Data records -
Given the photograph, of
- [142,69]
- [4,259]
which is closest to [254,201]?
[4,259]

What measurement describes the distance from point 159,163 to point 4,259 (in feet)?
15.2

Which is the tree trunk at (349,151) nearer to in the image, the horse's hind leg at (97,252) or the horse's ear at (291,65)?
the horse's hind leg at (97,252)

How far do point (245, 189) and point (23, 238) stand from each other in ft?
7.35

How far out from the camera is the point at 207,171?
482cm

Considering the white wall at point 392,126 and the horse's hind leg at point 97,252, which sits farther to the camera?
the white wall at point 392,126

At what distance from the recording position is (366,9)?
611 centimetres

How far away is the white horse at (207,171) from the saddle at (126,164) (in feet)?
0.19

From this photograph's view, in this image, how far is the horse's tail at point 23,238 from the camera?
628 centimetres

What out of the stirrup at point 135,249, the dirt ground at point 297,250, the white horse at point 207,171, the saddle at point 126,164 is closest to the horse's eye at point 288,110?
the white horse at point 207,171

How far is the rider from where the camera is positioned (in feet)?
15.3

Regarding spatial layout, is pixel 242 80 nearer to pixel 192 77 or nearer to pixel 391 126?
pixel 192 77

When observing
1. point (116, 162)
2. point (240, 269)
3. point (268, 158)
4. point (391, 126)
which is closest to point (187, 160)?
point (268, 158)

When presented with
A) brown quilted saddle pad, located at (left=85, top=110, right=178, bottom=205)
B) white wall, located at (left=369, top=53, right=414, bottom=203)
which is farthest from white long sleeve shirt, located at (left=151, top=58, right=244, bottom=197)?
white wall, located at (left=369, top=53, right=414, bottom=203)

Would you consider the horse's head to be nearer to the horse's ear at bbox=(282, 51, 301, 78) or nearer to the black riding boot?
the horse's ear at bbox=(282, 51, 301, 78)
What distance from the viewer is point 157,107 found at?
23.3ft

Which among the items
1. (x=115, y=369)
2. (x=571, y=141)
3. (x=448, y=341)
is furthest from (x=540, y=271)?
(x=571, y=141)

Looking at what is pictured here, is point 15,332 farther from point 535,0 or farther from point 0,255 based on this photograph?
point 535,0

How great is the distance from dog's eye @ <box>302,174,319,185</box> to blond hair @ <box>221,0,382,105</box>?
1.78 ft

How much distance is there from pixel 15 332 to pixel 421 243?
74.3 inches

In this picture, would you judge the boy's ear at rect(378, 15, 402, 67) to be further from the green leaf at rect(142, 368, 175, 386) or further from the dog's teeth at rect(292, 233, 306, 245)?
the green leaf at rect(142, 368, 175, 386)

Aim -
Copy all of the data above word for word, keeping every line in its original order.

Exercise response -
Given the photograph, of
- [142,69]
- [4,259]
which is closest to [254,201]?
[4,259]

What measurement describes the distance from point 159,163 to point 4,259 (in feet)?
15.2

Which is the tree trunk at (349,151) nearer to in the image, the horse's hind leg at (97,252) or the horse's ear at (291,65)?
the horse's hind leg at (97,252)

How far do point (245, 189) and point (23, 238) stand from each other in ft?
7.35

How far out from the camera is the point at 207,171?
482cm

Considering the white wall at point 392,126 and the horse's hind leg at point 97,252, which sits farther to the camera?
the white wall at point 392,126

At what distance from the recording position is (366,9)?
611 centimetres

How far away is the white horse at (207,171) from the saddle at (126,164) (in feet)?
0.19

From this photograph's view, in this image, how far is the horse's tail at point 23,238 from the camera?
628 centimetres

What out of the stirrup at point 135,249, the dirt ground at point 297,250, the white horse at point 207,171, the saddle at point 126,164 is closest to the horse's eye at point 288,110?
the white horse at point 207,171

How far is the rider from where the camera is positioned (in feet)?
15.3

Regarding spatial layout, is pixel 242 80 nearer to pixel 192 77 or nearer to pixel 391 126?
pixel 192 77

When observing
1. point (116, 162)
2. point (240, 269)
3. point (268, 158)
4. point (391, 126)
which is closest to point (187, 160)?
point (268, 158)

When presented with
A) brown quilted saddle pad, located at (left=85, top=110, right=178, bottom=205)
B) white wall, located at (left=369, top=53, right=414, bottom=203)
which is farthest from white long sleeve shirt, located at (left=151, top=58, right=244, bottom=197)?
white wall, located at (left=369, top=53, right=414, bottom=203)

Would you consider the horse's head to be nearer to the horse's ear at bbox=(282, 51, 301, 78) or nearer to the black riding boot?
the horse's ear at bbox=(282, 51, 301, 78)
What distance from the viewer is point 157,107 found at?
23.3ft

Which among the items
1. (x=115, y=369)
2. (x=571, y=141)
3. (x=448, y=341)
is furthest from (x=540, y=271)?
(x=571, y=141)

Looking at what is pictured here, is point 15,332 farther from point 535,0 or farther from point 0,255 based on this photograph?
point 535,0

How great is the distance from dog's eye @ <box>302,174,319,185</box> to blond hair @ <box>221,0,382,105</box>?
1.78 ft

How much distance is there from pixel 15 332 to pixel 421 243?
74.3 inches

In this picture, would you judge the boy's ear at rect(378, 15, 402, 67) to be further from the green leaf at rect(142, 368, 175, 386) or further from the dog's teeth at rect(292, 233, 306, 245)?
the green leaf at rect(142, 368, 175, 386)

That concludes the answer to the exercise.